YOUR INSTRUCTIONS:
Return the lines of the material from the start through the line that contains "Goldwell Elumen Leave-In-Conditioner 150 ml", copied exactly and with the pictures left out.

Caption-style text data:
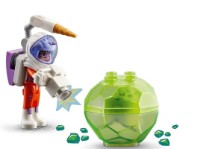 Конструктор Lego Friends: Mars Space Base and Rocket (42605) фото №7 — интернет-магазин Desire.md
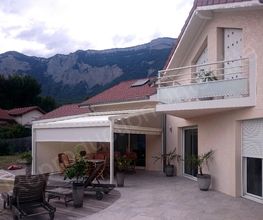 Rexalu image 12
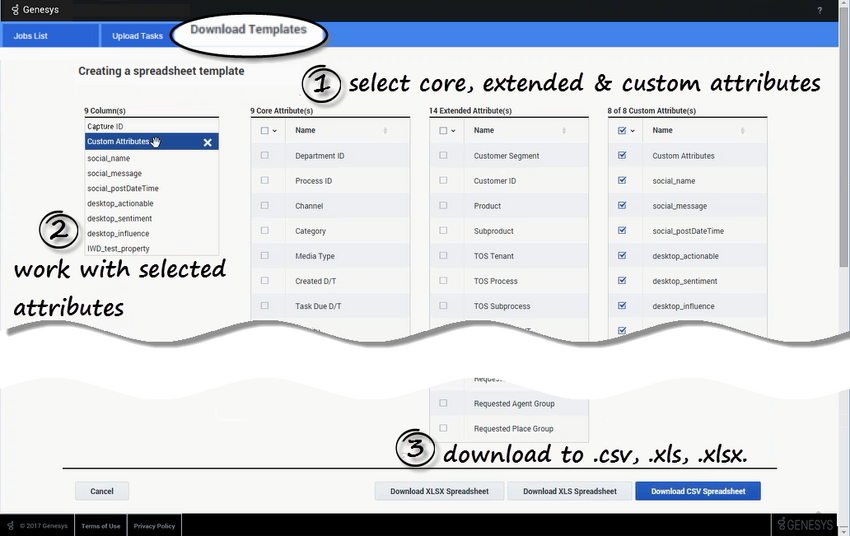 IWDWeb Templates2.png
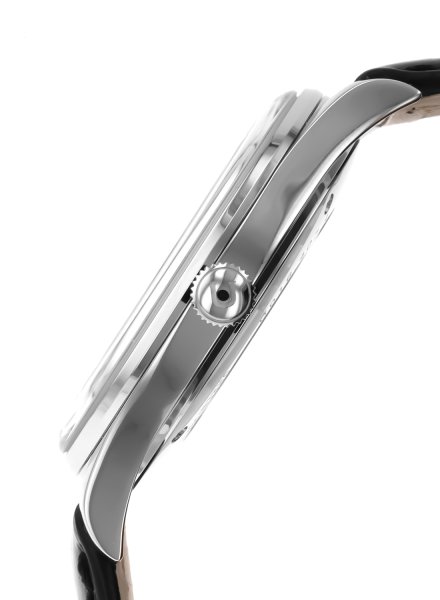 D016.407.16.057.00-PL127934_03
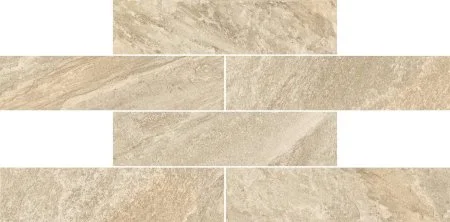 Керамогранит Italon Клаймб Роуп Брик (Натуральная, 30x60) в Ульяновске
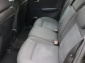 Mercedes-Benz A, 2012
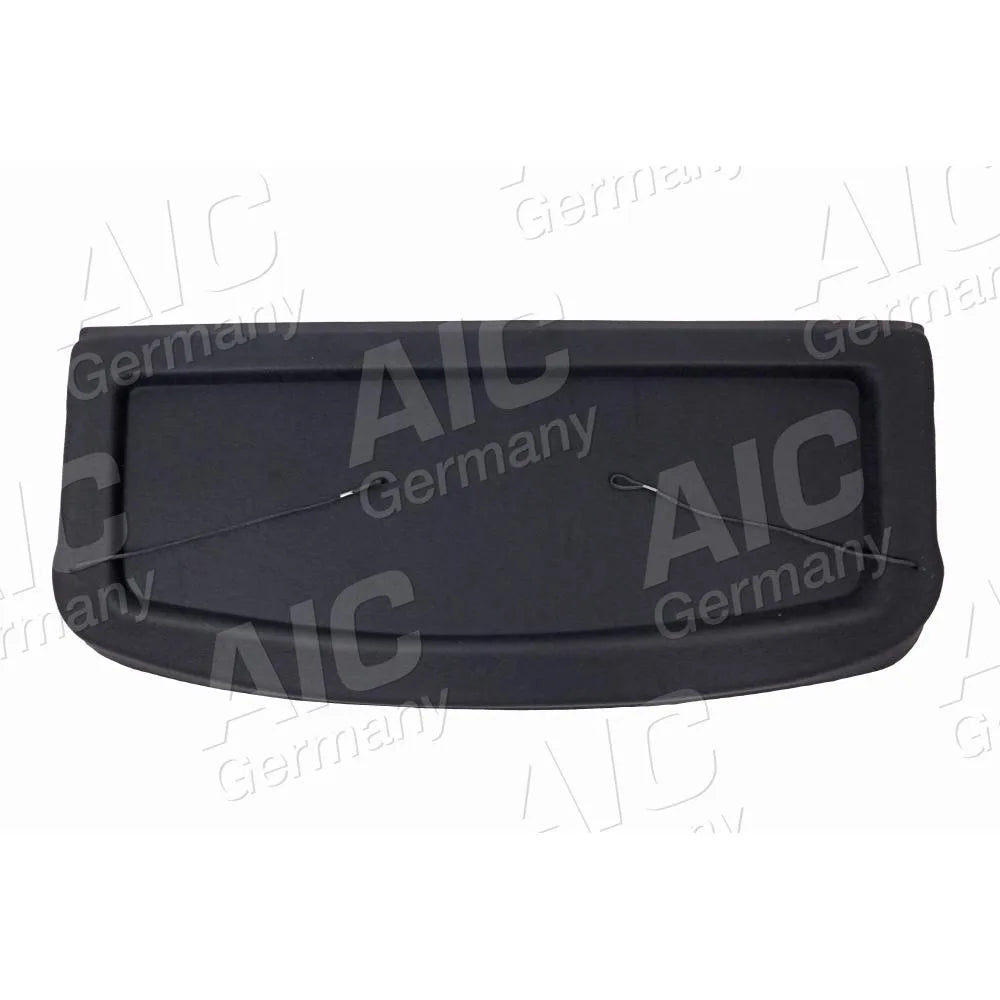 Alte Filtre Auto Asam Automotive pentru Mercedes-Benz A Class/B Class Sports - 75365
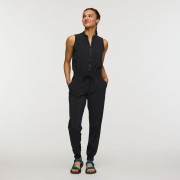 Damen-Jumpsuit Cotopaxi Cambio Jumpsuit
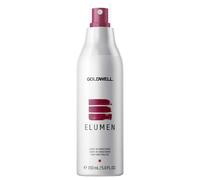 Goldwell Elumen Leave-In-Conditioner 150 ml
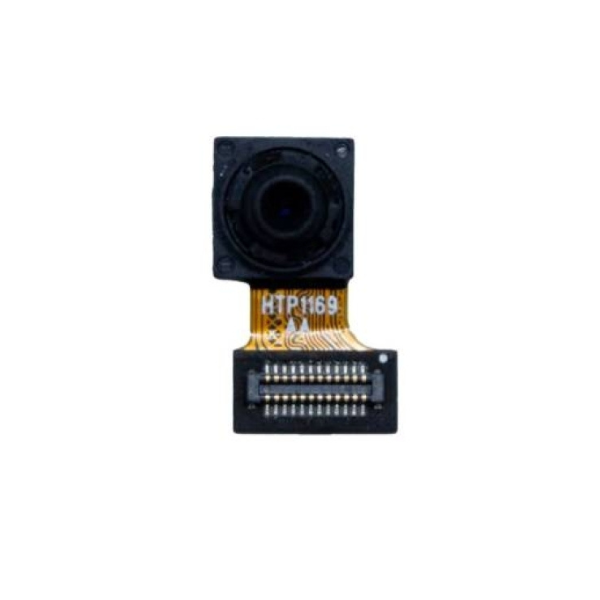 CAMERA AVANT ORIGINAL REALME C31
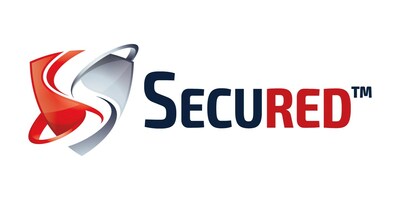 Security Technology Startup Awarded Over $4,000,000 for Humanitarian Support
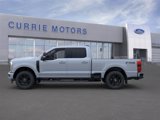 New 2025 Ford F250 Lariat w/ Lariat Ultimate Package image 3
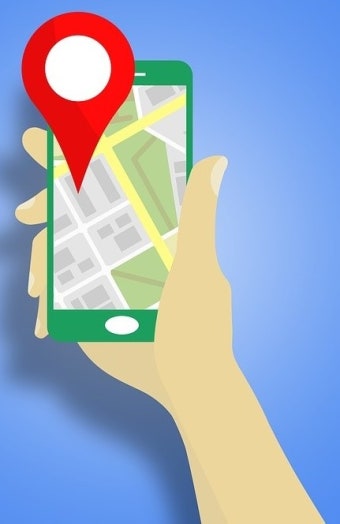 “이게 이혼 카페에서 핫하다던데”···6년간 27억 번 ‘자녀 보호’ 앱, 알고 보니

OUTPUT OF THE TASK:
 Конструктор Lego Friends: Mars Space Base and Rocket (42605) фото №7 — интернет-магазин Desire.md
 Rexalu image 12
 IWDWeb Templates2.png
 D016.407.16.057.00-PL127934_03
 Керамогранит Italon Клаймб Роуп Брик (Натуральная, 30x60) в Ульяновске
 Mercedes-Benz A, 2012
 Alte Filtre Auto Asam Automotive pentru Mercedes-Benz A Class/B Class Sports - 75365
 Damen-Jumpsuit Cotopaxi Cambio Jumpsuit
 Goldwell Elumen Leave-In-Conditioner 150 ml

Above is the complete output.